October 10, 2024 · Declared Dead · 🏛 IEEE Workshop/Winter Conference on Applications of Computer Vision

"No code URL or promise found in abstract"

Evidence collected by the PWNC Scanner

Authors Anh-Quan Cao, Maximilian Jaritz, Matthieu Guillaumin, Raoul de Charette, Loris Bazzani arXiv ID 2410.08211 Category cs.CV: Computer Vision Cross-listed cs.AI, cs.CL Citations 6 Venue IEEE Workshop/Winter Conference on Applications of Computer Vision Last Checked 3 months ago

Abstract

Large-scale vision-language pre-trained (VLP) models (e.g., CLIP) are renowned for their versatility, as they can be applied to diverse applications in a zero-shot setup. However, when these models are used in specific domains, their performance often falls short due to domain gaps or the under-representation of these domains in the training data.
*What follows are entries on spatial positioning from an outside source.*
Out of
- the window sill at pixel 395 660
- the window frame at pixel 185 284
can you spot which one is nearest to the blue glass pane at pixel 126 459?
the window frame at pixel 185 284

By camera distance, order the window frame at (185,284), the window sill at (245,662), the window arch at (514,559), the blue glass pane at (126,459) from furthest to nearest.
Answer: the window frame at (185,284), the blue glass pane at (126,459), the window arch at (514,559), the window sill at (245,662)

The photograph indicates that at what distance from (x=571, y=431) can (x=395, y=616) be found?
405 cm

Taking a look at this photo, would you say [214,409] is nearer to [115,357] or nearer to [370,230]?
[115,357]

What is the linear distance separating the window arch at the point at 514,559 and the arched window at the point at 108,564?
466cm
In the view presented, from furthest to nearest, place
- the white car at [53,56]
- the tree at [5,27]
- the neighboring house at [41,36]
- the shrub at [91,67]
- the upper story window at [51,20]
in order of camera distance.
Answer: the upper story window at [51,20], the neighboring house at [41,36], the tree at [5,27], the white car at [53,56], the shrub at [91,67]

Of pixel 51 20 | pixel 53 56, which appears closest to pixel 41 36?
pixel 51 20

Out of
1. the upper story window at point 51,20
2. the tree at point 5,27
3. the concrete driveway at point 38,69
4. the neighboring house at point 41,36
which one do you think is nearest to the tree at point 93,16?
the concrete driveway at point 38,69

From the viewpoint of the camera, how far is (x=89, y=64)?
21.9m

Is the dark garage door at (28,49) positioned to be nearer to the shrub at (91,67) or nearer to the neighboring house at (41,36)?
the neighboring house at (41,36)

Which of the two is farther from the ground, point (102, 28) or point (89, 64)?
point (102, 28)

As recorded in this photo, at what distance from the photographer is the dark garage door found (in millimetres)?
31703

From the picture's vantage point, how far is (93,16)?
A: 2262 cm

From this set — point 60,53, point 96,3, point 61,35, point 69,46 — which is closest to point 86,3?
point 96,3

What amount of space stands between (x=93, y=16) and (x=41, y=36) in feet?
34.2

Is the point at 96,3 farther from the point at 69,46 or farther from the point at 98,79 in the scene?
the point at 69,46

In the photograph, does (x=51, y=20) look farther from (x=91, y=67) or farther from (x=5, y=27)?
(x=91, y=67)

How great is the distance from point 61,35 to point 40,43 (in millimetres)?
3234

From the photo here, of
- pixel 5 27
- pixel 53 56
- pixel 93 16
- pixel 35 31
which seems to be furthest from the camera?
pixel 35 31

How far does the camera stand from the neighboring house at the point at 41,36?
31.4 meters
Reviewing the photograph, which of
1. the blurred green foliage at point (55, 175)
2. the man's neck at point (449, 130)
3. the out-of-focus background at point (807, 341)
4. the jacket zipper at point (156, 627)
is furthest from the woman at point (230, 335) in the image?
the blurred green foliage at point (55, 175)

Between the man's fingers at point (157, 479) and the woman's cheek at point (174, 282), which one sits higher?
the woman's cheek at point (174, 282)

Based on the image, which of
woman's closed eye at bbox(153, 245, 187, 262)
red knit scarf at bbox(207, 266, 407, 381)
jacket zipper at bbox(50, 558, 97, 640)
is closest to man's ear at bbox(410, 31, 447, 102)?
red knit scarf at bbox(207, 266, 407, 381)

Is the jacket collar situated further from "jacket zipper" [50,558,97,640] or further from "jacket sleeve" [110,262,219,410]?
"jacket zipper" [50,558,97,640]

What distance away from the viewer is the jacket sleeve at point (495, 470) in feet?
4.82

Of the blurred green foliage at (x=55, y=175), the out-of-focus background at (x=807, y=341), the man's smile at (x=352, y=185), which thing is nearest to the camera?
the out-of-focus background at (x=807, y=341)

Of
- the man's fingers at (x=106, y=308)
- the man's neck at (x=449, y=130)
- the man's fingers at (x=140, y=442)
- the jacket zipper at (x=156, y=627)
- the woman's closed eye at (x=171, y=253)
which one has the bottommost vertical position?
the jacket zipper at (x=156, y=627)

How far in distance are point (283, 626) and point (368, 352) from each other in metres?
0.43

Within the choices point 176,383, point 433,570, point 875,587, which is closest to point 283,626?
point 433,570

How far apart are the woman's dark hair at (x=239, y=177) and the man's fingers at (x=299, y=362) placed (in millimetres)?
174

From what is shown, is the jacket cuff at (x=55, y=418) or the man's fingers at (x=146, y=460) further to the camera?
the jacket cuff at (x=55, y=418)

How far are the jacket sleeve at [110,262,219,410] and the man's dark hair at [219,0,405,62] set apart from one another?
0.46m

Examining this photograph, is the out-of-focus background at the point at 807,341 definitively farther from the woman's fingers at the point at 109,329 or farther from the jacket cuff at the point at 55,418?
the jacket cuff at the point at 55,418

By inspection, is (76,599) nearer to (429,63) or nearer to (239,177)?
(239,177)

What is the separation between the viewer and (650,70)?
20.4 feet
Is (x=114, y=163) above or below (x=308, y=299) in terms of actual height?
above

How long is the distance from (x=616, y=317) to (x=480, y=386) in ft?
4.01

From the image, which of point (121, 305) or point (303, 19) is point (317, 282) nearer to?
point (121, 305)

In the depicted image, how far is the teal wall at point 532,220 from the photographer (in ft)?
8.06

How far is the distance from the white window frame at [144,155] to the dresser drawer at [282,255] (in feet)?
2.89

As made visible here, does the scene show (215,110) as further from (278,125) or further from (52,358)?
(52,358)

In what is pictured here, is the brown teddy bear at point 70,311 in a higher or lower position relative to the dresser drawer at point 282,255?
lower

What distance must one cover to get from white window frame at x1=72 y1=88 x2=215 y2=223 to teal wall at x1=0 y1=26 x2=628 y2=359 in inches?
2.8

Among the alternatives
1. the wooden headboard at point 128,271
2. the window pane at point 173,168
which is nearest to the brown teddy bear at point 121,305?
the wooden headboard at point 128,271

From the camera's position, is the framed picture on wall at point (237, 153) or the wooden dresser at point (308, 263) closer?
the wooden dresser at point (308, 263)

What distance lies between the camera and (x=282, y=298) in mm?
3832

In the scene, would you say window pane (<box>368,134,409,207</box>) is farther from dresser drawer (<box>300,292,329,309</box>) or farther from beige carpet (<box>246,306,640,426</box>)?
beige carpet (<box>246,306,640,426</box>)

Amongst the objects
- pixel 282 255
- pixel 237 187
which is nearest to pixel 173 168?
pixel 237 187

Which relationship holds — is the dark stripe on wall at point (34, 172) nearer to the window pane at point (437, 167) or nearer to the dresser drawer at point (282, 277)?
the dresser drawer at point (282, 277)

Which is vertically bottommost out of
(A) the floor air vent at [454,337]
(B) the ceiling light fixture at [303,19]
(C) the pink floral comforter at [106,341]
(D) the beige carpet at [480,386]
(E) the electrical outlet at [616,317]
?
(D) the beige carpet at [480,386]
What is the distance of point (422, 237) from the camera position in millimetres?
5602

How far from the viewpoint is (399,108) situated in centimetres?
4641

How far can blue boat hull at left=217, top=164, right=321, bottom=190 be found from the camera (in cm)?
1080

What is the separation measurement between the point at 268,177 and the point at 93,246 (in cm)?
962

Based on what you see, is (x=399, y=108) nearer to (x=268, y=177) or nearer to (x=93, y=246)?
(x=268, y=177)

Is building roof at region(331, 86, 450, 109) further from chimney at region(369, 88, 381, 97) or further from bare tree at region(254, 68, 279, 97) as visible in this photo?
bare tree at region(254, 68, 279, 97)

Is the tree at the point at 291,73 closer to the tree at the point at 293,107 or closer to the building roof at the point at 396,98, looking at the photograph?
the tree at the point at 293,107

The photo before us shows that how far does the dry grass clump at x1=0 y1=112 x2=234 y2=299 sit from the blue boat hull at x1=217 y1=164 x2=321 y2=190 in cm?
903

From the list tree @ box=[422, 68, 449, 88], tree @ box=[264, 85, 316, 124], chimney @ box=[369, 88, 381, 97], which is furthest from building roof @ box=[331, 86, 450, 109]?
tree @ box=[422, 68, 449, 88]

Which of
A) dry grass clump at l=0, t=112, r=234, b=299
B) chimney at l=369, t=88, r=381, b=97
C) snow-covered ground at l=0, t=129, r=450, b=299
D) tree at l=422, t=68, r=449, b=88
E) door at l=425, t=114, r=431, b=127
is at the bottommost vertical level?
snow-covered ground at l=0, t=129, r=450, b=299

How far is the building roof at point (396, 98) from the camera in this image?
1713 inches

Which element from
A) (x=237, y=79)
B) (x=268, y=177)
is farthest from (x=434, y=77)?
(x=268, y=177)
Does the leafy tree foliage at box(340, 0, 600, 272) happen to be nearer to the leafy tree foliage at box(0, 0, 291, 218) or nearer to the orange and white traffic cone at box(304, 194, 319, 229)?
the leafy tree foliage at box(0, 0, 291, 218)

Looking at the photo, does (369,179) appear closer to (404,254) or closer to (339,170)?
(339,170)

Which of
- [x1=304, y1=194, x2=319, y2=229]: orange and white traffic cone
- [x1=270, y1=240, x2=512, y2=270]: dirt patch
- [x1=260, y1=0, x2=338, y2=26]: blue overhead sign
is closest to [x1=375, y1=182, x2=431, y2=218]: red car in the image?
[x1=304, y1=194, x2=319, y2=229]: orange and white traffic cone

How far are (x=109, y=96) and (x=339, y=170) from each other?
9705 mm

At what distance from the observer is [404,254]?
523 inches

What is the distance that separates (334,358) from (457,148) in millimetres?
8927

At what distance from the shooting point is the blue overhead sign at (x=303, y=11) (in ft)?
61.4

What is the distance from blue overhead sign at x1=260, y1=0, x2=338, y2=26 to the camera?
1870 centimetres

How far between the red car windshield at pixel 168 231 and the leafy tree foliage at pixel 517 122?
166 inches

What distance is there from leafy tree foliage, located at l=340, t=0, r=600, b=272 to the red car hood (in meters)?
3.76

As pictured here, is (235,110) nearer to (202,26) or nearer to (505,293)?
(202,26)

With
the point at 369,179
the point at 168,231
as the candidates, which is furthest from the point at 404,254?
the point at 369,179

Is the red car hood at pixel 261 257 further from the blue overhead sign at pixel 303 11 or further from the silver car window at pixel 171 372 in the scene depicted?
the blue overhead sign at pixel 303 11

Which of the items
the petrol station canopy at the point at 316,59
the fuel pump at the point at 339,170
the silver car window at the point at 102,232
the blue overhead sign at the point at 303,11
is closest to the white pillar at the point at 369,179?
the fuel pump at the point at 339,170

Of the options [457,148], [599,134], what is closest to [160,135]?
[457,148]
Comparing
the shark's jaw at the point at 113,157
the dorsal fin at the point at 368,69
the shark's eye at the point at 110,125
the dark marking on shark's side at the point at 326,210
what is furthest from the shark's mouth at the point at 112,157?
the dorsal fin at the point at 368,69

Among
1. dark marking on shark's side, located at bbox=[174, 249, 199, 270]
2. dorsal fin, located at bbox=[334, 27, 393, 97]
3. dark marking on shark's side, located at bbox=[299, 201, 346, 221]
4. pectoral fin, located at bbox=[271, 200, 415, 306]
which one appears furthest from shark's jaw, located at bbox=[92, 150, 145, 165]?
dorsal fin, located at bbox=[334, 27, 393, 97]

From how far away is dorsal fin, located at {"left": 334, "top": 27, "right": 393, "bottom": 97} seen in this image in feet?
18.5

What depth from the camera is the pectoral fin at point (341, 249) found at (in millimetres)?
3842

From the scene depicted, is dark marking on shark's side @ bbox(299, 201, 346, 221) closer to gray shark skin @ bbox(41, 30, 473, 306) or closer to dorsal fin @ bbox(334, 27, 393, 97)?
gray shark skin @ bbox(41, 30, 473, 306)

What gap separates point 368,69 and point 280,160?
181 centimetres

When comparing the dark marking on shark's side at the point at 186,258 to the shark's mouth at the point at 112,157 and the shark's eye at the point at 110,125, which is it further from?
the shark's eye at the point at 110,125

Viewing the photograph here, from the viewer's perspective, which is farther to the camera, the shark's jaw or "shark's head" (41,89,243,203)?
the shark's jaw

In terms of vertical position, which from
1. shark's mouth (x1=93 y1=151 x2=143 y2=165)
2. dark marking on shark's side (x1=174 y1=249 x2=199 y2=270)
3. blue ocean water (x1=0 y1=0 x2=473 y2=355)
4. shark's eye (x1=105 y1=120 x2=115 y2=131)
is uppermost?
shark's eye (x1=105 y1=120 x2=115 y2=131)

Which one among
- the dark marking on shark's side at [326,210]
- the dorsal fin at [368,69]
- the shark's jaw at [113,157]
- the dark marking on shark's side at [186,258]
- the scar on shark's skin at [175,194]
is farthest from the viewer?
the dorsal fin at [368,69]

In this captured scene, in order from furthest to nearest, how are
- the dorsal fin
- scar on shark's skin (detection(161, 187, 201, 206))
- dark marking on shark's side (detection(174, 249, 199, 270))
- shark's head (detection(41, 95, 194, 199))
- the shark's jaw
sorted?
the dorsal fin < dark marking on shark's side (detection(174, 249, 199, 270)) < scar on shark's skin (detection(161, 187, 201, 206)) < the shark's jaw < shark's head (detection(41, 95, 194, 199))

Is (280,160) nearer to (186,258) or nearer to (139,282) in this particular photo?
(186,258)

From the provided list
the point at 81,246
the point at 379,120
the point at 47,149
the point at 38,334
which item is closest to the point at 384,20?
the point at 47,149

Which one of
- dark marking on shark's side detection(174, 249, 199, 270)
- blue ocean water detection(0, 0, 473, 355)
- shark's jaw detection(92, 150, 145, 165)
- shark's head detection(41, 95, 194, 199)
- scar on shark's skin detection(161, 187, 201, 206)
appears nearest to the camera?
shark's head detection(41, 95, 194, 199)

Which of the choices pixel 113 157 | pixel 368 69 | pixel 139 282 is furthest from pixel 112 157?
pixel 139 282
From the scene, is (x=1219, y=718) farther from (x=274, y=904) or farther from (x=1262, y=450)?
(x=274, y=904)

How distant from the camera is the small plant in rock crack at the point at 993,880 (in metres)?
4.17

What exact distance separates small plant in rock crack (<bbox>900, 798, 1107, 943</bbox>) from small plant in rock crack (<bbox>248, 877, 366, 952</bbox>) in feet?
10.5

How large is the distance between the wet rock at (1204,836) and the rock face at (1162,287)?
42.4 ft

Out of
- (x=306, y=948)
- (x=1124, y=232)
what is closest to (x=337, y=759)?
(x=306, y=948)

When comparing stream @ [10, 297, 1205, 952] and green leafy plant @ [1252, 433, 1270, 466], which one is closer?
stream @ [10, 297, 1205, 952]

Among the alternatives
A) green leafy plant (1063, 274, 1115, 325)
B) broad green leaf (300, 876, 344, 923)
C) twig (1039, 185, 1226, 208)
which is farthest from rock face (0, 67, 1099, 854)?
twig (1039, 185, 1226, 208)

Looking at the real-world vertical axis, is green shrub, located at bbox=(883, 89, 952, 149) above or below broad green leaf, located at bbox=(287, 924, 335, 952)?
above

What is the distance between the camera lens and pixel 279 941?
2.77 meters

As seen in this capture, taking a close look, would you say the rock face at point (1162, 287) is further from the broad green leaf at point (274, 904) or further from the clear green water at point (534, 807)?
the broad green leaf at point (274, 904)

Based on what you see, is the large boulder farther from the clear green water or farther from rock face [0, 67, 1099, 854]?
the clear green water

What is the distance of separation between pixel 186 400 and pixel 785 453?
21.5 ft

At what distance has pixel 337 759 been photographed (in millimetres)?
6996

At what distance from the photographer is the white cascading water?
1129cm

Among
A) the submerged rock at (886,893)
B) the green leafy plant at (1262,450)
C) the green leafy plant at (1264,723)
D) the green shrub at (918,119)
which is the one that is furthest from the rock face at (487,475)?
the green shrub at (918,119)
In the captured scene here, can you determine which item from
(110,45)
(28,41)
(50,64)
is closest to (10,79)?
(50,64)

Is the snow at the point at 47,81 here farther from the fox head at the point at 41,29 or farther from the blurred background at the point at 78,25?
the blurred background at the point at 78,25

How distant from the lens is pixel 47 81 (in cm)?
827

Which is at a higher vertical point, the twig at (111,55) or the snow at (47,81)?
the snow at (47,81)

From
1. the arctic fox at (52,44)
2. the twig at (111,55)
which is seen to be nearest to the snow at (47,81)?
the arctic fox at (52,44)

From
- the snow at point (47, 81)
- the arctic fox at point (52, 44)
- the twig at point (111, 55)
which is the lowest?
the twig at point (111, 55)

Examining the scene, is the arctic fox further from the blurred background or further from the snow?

While fine-tuning VLP models on custom datasets with human-annotated labels can address this issue, annotating even a small-scale dataset (e.g., 100k samples) can be an expensive endeavor, often requiring expert annotators if the task is complex. To address these challenges, we propose LatteCLIP, an unsupervised method for fine-tuning CLIP models on classification with known class names in custom domains, without relying on human annotations. Our method leverages Large Multimodal Models (LMMs) to generate expressive textual descriptions for both individual images and groups of images. These provide additional contextual information to guide the fine-tuning process in the custom domains. Since LMM-generated descriptions are prone to hallucination or missing details, we introduce a novel strategy to distill only the useful information and stabilize the training. Specifically, we learn rich per-class prototype representations from noisy generated texts and dual pseudo-labels. Our experiments on 10 domain-specific datasets show that LatteCLIP outperforms pre-trained zero-shot methods by an average improvement of +4.74 points in top-1 accuracy and other state-of-the-art unsupervised methods by +3.45 points.